Monday, September 13, 2010

Fighting FakeRAID and GRUB problems

Everybody knows that RAID can be an effective solution for redundancy and general availability, but in a real professional environment it is clearly not enough - and a very careful analysis of all the possible point of failure should be made (and people that believe having a single expensive SAN with RAID5 inside 'covers everything' at enterprise level should be quickly and quietly removed from decision positions).

However for very cheap (home or really-small business) some compromises have to be made, and given the abysmal reliability but acceptable price of the more recent generations of hard-disks it is now a decent solution to use some form of low-cost RAID 1 (mirroring) even for home use.

Now if you have some basic technical skills with computers you already know about the 'integrated RAID' that is now provided at basically no extra cost on most of the modern motherboards, and if you also have some decent Linux skills you also know that the type of RAID provided by those solutions is very specific in needing some (serious) OS-side support and as such it is referred in the Linux world as FakeRAID and in the purist circles is always derided - however that is a very narrow and slightly shortsighted view (of the same kind as 'I don't see SMP becoming mainstream …') - for certain scenarios the FakeRAID can be a very effective solution if you know what you are doing!

So how bad is FakeRAID ? Well, right now it is not as polished as some of the other OS-level software approaches (like volumes in Windows or Linux) and it is not as fast as some of the very expensive dedicated hardware solutions, however:

a) it is much better for interoperability among different Operating Systems than any of the other software solutions - think of it at hardware vendors forcing Linux and Microsoft to come to an agreement on volume (basic) formats :) On top of that it also perfectly fixes the initial boot problem (since the BIOS is aware of it, unlike for instance a Microsoft proprietary solution).

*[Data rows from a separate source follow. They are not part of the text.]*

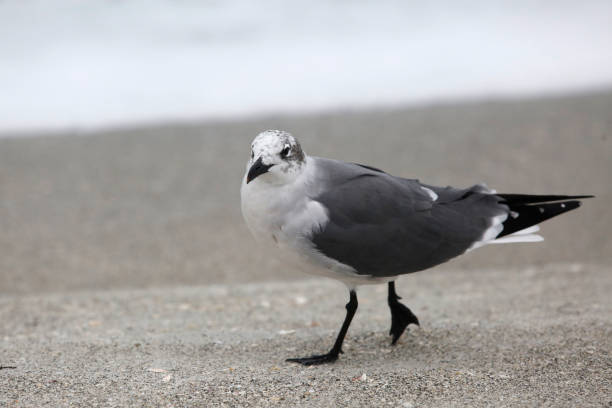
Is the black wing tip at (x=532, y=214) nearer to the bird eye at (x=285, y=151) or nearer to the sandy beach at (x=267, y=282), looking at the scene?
the sandy beach at (x=267, y=282)

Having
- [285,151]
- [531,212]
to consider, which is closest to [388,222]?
[285,151]

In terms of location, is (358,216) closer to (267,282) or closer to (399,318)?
(399,318)

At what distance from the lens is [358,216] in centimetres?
323

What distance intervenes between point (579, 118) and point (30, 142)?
597 cm

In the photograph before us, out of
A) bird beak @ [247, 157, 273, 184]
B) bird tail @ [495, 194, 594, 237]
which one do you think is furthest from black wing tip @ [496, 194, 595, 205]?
bird beak @ [247, 157, 273, 184]

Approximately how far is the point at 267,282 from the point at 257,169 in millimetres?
2840

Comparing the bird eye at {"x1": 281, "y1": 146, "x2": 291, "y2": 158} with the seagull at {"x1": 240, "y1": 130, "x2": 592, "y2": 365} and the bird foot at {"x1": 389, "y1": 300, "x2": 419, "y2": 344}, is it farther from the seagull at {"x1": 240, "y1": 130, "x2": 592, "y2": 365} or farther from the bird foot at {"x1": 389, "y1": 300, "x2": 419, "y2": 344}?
the bird foot at {"x1": 389, "y1": 300, "x2": 419, "y2": 344}

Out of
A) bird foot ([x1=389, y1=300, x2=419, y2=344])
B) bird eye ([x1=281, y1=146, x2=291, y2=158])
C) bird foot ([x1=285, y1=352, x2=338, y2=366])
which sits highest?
bird eye ([x1=281, y1=146, x2=291, y2=158])

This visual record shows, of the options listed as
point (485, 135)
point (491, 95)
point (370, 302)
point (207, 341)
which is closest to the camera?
point (207, 341)

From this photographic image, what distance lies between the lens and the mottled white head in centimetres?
302

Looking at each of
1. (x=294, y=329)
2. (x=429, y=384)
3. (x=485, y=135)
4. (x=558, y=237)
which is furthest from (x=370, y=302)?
(x=485, y=135)

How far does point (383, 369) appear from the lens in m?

b) it can be a LOT cheaper and also 'easier to recover' than a dedicated hardware solution.

So what problems should you be aware of ?

First of all there is still some lock-in but this time from the hardware vendors - there are a number of FakeRAID formats and those are not 'playing nice' one with another so a FakeRAID from one type of motherboard most likely will not work on a totally different motherboard - you can see a more detailed discussion here but as a general quick rule of thumb you must remember that ideally you should replace the motherboard in such a system with another motherboard with the same chipset for a full 'instant replacement' !

If that kind of drop-in replacement is not possible things are still not completely lost - since Linux can still see such FakeRAID volumes even on some slightly different hardware (because the differences are coming from BIOS level) - so you can still perfectly read all you data, but this time you might need some extra storage to save the data to, then you can re-arrange things in BIOS for the new FakeRAID format and then restore the saved data - far more time-consuming but still doable if you care about your data - which is precisely what happened to one of my systems :)

So which are the problems mentioned in the title ? Well, once the theory from above was well clarified (and I was no longer trying to get a 'perfect solution' since the old chipset could no longer be found) I decided to reinstall clean versions of the Operating Systems - things worked very well for Windows (except Windows 2000 which seems to no longer be supported by all FakeRAID vendors), but surprisingly the boot process was looking very tricky on Linux, specifically with some of my USB 'recovery tools' and with new installations. The problem was apparently related to RAID support (since in some early attempts it was booting OK without the RAID) - so I lost a huge amount of time experimenting with a number of distributions - most of which were starting OK from the installation DVD or LiveDVD but were rather tricky in setting the partitions and all without any exception were finally getting to the same end-point - a non-bootable system at GRUB level !!!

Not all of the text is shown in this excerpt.